On University of St. Thomas Week: Do humans need to work?
Christopher Wong Michaelson, Opus distinguished professor of principled leadership, looks into this.
Christopher Wong Michaelson is a philosopher with 25 years of experience advising business leaders pursuing meaning and providing work with a purpose and he is the coauthor of Is Your Work Worth It? How to Think About Meaningful Work. He is the Opus Distinguished Professor and Academic Director of the Melrose and The Toro Company Center for Principled Leadership at the University of St. Thomas and on the Business and Society faculty at NYU’s Stern School of Business. Christopher lives in Minneapolis with his wife, three kids, and two dogs.
Work Worth Loving
Have you ever thought about what you would do if you didn’t have to work? Many people imagine themselves golfing, sewing, or traveling, but if you had to do those things all day every day, they would probably feel like work, too.

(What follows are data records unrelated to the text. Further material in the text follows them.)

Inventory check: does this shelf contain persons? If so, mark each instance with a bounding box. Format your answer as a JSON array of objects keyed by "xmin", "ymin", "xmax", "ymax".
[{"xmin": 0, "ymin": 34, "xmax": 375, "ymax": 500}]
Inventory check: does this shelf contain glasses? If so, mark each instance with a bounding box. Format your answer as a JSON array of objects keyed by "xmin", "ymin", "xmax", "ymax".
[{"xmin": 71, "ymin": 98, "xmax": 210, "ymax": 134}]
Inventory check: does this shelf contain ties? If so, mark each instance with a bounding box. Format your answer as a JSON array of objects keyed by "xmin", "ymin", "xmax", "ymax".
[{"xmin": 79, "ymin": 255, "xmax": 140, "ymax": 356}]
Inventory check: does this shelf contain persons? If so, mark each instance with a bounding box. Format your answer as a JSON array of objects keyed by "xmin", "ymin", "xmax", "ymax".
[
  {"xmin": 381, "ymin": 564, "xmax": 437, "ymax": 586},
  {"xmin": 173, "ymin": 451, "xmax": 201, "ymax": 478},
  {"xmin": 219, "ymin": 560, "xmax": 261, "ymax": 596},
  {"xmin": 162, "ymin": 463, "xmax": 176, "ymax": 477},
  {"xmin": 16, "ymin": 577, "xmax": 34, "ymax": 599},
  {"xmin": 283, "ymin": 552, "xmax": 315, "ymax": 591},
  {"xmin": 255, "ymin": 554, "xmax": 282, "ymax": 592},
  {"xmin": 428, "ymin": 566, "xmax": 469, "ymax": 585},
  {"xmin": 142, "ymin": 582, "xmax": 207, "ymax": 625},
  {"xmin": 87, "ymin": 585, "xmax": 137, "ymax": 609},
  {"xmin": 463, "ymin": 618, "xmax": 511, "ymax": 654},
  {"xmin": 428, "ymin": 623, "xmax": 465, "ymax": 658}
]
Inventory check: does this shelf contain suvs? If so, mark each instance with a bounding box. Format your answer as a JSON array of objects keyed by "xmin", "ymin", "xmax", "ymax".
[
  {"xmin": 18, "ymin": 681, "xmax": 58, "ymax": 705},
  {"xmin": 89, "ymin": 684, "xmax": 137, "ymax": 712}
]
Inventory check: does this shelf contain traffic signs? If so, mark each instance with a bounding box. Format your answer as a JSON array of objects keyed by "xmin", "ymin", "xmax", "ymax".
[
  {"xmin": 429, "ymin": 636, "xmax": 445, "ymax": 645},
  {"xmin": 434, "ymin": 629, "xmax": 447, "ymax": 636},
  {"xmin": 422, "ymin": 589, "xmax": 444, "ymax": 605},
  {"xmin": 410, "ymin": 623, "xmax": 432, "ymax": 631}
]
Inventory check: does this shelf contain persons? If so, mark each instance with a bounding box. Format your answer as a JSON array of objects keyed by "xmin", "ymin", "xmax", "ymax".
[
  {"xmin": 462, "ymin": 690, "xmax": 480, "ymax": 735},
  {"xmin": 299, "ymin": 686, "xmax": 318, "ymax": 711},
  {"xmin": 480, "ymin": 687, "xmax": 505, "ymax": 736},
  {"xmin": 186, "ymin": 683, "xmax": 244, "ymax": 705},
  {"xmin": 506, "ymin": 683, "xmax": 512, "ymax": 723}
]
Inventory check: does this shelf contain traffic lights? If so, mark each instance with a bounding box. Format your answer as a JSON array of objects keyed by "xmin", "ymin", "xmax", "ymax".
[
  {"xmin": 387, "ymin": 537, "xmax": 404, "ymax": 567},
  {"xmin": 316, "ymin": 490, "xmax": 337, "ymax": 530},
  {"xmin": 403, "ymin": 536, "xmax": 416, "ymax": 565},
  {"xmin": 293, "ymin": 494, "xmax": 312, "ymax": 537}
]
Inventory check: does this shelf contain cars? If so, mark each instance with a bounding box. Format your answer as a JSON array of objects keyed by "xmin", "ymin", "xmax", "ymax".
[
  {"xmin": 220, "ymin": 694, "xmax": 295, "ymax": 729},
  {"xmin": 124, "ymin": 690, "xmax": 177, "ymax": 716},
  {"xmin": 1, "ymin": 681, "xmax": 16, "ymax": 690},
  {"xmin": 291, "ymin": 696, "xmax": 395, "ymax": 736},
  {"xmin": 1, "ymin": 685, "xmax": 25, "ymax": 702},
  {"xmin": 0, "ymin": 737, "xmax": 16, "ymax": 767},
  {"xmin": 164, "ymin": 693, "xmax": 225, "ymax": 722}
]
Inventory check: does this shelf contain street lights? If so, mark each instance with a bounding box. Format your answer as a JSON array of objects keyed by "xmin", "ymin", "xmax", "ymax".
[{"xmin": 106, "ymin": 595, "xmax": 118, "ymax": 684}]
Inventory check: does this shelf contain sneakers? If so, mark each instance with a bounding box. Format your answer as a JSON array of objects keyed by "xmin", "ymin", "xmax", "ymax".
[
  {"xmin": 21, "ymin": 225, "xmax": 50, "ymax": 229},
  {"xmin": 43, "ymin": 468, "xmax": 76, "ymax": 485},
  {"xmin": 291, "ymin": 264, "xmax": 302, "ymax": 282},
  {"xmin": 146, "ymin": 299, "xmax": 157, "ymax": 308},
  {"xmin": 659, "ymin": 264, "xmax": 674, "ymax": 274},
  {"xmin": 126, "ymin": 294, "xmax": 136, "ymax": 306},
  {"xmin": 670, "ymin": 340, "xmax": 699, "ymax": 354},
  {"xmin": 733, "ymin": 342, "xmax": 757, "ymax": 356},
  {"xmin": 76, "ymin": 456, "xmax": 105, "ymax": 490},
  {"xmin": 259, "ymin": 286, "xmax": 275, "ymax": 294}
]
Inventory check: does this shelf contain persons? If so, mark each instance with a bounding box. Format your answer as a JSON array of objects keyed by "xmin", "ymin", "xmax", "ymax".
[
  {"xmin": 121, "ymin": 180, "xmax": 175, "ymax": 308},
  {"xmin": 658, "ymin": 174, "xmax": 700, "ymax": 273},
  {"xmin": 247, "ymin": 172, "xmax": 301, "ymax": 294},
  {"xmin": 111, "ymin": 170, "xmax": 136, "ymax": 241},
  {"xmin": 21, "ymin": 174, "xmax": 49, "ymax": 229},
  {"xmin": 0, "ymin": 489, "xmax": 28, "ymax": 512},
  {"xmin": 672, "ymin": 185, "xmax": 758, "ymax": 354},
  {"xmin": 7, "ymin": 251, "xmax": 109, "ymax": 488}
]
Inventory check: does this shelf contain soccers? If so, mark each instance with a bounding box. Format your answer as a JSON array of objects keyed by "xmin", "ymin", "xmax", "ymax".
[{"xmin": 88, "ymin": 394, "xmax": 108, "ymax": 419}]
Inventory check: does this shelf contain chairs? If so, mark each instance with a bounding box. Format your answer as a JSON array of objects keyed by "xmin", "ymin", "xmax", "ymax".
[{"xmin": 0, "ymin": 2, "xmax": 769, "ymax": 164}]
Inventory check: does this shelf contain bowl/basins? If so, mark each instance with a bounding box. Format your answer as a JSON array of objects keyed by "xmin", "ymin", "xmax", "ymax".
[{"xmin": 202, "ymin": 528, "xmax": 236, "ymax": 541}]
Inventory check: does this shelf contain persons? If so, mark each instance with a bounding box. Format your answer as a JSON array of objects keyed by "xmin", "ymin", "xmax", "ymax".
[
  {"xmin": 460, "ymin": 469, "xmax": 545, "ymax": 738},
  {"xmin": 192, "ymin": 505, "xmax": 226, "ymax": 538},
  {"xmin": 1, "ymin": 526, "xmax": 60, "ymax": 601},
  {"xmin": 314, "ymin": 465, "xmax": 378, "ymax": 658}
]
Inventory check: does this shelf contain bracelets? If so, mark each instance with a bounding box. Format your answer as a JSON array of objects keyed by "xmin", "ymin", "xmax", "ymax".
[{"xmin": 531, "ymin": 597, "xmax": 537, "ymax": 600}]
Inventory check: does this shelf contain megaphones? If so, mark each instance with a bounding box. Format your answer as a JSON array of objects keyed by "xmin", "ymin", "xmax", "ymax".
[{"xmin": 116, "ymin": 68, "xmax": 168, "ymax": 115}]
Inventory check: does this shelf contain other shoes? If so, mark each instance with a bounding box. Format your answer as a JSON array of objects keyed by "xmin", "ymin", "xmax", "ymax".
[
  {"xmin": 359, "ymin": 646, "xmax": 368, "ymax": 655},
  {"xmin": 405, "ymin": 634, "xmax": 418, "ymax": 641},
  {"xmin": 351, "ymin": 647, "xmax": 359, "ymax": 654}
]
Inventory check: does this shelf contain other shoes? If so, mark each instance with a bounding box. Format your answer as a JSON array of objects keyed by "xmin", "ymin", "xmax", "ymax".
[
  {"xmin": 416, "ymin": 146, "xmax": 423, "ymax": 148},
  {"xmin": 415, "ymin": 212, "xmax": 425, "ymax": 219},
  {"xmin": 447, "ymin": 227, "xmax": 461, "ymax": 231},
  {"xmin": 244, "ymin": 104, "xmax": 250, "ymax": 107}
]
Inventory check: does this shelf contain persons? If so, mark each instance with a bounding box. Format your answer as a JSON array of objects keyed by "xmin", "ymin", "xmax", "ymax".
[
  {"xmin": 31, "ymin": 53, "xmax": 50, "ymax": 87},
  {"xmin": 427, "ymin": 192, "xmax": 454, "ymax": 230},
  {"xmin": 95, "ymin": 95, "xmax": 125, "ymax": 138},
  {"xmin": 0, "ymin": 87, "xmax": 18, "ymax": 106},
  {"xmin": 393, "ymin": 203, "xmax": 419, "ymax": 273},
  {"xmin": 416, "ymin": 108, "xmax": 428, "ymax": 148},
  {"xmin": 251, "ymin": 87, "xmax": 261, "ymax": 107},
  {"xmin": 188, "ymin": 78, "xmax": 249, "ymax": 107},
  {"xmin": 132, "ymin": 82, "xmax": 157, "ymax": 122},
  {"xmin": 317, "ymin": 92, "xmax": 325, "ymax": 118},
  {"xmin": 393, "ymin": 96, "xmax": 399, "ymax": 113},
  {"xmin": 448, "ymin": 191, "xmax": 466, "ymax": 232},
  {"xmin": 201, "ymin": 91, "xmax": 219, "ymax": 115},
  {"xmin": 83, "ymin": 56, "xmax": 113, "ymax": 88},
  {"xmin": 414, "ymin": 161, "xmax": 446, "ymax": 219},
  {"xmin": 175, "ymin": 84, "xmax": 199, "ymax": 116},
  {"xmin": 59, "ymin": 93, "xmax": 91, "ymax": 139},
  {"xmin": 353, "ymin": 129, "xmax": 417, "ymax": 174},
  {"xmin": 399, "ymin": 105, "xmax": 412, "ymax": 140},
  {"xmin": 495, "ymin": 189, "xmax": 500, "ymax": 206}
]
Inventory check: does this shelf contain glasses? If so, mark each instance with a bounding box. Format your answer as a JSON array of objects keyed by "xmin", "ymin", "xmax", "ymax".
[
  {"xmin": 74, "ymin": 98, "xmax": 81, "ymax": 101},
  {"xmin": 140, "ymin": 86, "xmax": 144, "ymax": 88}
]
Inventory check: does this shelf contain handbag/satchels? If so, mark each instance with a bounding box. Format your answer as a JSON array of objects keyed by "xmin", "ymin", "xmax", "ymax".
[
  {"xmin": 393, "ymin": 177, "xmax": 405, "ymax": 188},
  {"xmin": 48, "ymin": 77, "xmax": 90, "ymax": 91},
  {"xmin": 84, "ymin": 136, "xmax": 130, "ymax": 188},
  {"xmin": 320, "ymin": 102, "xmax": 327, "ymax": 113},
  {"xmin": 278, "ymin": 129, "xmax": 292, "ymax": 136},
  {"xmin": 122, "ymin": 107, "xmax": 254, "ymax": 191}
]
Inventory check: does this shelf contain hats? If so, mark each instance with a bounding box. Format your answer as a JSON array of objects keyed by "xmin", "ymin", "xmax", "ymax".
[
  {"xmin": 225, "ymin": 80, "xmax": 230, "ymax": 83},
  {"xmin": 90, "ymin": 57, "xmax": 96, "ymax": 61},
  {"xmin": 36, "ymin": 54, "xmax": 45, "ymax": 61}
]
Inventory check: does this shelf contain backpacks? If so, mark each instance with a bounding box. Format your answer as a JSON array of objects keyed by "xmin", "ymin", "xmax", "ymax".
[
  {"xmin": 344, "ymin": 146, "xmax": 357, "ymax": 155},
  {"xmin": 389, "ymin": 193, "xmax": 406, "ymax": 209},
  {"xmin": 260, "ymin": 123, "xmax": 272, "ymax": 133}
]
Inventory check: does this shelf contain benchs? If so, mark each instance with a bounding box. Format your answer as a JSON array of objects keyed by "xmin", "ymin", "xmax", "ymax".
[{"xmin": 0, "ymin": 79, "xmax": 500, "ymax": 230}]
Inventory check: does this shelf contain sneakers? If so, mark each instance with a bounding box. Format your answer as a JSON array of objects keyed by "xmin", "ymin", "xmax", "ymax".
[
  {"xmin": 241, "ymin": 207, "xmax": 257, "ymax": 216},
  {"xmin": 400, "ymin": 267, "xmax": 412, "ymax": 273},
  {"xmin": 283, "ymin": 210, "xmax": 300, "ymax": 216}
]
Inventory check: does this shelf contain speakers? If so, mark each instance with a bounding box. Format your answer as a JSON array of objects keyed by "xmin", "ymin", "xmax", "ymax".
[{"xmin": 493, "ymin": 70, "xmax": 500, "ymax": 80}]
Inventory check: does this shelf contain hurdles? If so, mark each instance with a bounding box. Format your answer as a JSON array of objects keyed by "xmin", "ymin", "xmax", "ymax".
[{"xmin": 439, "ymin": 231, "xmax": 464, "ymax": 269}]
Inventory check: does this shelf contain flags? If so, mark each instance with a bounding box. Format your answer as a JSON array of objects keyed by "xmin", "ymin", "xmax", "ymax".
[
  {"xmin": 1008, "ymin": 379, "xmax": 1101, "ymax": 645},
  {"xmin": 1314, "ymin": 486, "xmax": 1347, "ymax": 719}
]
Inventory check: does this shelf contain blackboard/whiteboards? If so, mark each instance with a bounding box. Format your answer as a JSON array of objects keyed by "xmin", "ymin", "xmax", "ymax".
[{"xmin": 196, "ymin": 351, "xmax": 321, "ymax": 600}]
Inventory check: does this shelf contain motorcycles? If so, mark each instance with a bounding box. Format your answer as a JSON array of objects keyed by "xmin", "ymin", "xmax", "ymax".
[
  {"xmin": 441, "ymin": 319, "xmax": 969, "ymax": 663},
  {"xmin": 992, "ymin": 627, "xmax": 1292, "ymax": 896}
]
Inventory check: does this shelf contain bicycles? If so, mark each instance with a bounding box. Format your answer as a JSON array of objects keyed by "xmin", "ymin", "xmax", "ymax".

To work is human. Even though it’s increasingly popular to speculate about when technology will bring about the end of work, there will always be human work to do. Even if we can harness AI to write reports and train robots to make widgets, as long as we’re human we’ll have the impulse for work that enables us to create, care for, and relate to each other. As a philosopher of work, I’m interested not only in why people work but how work worth doing contributes to life worth living.
For most adults, work determines our daily rhythms, occupies the largest share of our waking hours, and influences our status, standard of living – even our identity. If work is a fact of life, we might as well make it count.
I’ve found in recent research with my co-author Jen Tosti-Kharas about work in the wake of 9/11 and COVID-19 that some people for whom work is a dirty word waste years wishing they didn’t have to work. We’ve encountered other people who hope to discover their calling at work – only to find that it can be tough to make a living doing what you love.
We’ve learned that work can be worthwhile in many ways – saving lives as a first responder, supporting your family as a financier, making toilet paper in a pandemic, or delivering essential goods to a front door. It may not always be possible to do what you love for a living, but the world will always need people to do work that’s worth loving.